Text
* * *
Given an m x n chessboard where you want to place chess knights. You have to find the number of maximum knights that can be placed in the chessboard such that no two knights attack each other.

Those who are not familiar with chess knights, note that a chess knight can attack 8 positions in the board as shown in the picture below.

Input

Input starts with an integer T (≤ 41000), denoting the number of test cases.

Each case contains two integers m, n (1 ≤ m, n ≤ 200). Here m and n corresponds to the number of rows and the number of columns of the board respectively.

Output

For each case, print the case number and maximum number of knights that can be placed in the board considering the above restrictions.

Sample Input

3

8 8

3 7

4 10

Sample Output

Case 1: 32

Case 2: 11

Case 3: 20

 

 

/*
此题目用DFS会超时，因为数据达到了200组以上，
所以只能找规律，
对于只有1*1的情况就是1
对于2*2的情况的则是4
如此我们可以发现规律，对于只有两行的数据他的最佳解与另一条边的长度有关
当不是二的倍数的时候是n+1,是二的倍数但不是4的倍数则是n+2;是二的倍数又是四的倍数则为n;
对于大于三行的数据，玩过国际象棋的人都知道，位于白色部分他所放的棋子最多，就是(n*m+1)/2
*/
/****************************************/
/*最加解释：
对于只有两行的是先填个田字然后再填个田字
*/
/****************************************/
#include <cstdio>
#include <cstring>
#include <algorithm>
using namespace std;
int t,n,m;
int main() {
    int cas=0;
    scanf("%d",&t);
    while(t--) {
        scanf("%d%d",&m,&n);
        int ans=0;
        if(n==1||m==1) ans=m*n;
        else if(n==2||m==2) {
            if(n==2) swap(n,m);
            if(n%2==0&&n%4==0) ans=n;
            else if(n%2==0&&n%4!=0) ans=n+2;
            else ans=n+1;
        } else ans=(n*m+1)/2;
        printf("Case %d: %d\n",++cas,ans);
    }
    return 0;
}
* * *
Problem 1
Reproduce the listing word for word, starting at the line that contains "Gauging what is" and continuing through the final line of the listing, with both ends included.
* * *
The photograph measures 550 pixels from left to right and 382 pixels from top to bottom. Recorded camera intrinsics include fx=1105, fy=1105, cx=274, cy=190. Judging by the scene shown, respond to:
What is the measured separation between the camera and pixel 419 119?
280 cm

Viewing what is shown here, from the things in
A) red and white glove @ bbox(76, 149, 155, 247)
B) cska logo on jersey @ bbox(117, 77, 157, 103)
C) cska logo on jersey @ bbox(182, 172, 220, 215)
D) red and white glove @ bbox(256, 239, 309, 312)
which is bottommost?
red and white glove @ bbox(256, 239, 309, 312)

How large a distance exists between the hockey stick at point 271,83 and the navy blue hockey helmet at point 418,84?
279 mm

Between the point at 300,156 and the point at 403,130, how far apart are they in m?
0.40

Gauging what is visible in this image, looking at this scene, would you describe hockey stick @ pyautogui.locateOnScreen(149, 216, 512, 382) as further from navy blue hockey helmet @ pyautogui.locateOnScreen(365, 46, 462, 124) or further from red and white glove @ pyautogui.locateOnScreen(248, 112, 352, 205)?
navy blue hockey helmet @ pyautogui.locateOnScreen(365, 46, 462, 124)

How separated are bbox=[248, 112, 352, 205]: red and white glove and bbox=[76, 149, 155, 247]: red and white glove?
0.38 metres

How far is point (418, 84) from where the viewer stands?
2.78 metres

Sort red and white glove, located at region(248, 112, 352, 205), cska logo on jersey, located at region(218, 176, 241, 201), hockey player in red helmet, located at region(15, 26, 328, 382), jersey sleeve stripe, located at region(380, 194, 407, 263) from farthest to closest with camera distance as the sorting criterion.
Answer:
* * *
Problem 2
According to the knights problem text, what is the largest number of test cases the input may contain?

Exercise result 1
Gauging what is visible in this image, looking at this scene, would you describe hockey stick @ pyautogui.locateOnScreen(149, 216, 512, 382) as further from navy blue hockey helmet @ pyautogui.locateOnScreen(365, 46, 462, 124) or further from red and white glove @ pyautogui.locateOnScreen(248, 112, 352, 205)?
navy blue hockey helmet @ pyautogui.locateOnScreen(365, 46, 462, 124)

How separated are bbox=[248, 112, 352, 205]: red and white glove and bbox=[76, 149, 155, 247]: red and white glove?
0.38 metres

How far is point (418, 84) from where the viewer stands?
2.78 metres

Sort red and white glove, located at region(248, 112, 352, 205), cska logo on jersey, located at region(218, 176, 241, 201), hockey player in red helmet, located at region(15, 26, 328, 382), jersey sleeve stripe, located at region(380, 194, 407, 263) from farthest to closest with camera distance as the sorting criterion.
Answer:

Exercise result 2
41000